TASK OBJECTIVE — Write out the lines from the line containing "How great a" through the final line of the listing below, exactly, omitting every other line.

[Stored items]
########################################

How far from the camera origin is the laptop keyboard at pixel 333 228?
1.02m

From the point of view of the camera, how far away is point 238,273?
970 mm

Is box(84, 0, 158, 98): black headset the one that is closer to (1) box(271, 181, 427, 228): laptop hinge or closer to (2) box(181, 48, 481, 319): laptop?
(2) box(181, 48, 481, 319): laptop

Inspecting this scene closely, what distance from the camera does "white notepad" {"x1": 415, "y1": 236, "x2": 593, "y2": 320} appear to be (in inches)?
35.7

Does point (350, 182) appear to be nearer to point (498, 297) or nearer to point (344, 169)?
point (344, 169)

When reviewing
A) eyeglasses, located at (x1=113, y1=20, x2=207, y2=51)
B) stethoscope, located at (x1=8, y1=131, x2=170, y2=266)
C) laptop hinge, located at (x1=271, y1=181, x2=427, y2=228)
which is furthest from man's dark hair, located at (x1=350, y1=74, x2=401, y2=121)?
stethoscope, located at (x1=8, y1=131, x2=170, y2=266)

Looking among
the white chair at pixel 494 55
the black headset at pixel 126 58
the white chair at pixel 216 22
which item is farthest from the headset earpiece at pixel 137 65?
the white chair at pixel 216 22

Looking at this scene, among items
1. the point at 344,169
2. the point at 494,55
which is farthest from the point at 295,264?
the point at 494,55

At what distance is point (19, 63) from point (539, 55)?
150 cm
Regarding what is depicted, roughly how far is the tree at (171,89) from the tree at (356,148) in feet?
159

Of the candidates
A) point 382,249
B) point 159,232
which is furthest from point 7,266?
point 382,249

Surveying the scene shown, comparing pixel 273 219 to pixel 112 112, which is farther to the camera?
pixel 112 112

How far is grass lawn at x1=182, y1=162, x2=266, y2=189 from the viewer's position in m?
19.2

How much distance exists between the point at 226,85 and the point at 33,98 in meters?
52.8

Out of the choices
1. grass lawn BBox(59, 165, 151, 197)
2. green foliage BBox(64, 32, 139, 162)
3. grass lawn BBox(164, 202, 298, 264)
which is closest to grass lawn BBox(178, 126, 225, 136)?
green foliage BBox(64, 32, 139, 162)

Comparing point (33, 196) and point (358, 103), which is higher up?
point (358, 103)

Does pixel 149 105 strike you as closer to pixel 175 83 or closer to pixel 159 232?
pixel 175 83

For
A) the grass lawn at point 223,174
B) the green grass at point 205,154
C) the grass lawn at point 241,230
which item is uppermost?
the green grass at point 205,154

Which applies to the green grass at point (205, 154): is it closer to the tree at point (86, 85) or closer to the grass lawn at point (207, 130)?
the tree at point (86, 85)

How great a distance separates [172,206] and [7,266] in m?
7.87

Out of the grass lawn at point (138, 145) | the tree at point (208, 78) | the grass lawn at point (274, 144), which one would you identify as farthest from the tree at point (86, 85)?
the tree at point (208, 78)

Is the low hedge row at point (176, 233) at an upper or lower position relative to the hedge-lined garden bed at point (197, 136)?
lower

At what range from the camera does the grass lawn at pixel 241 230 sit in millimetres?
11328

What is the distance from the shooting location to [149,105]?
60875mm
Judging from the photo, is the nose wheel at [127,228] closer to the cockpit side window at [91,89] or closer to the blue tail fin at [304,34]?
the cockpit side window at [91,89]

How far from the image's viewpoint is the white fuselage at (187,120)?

########################################

RESULT OF THIS TASK —
How great a distance separates [172,206] and [7,266] in m?
7.87

Out of the grass lawn at point (138, 145) | the tree at point (208, 78) | the grass lawn at point (274, 144), which one would you identify as farthest from the tree at point (86, 85)?
the tree at point (208, 78)

Is the low hedge row at point (176, 233) at an upper or lower position relative to the hedge-lined garden bed at point (197, 136)?
lower

At what range from the camera does the grass lawn at pixel 241 230 sit in millimetres?
11328

What is the distance from the shooting location to [149,105]?
60875mm
Judging from the photo, is the nose wheel at [127,228] closer to the cockpit side window at [91,89] or closer to the blue tail fin at [304,34]?
the cockpit side window at [91,89]

How far from the image's viewpoint is the white fuselage at (187,120)?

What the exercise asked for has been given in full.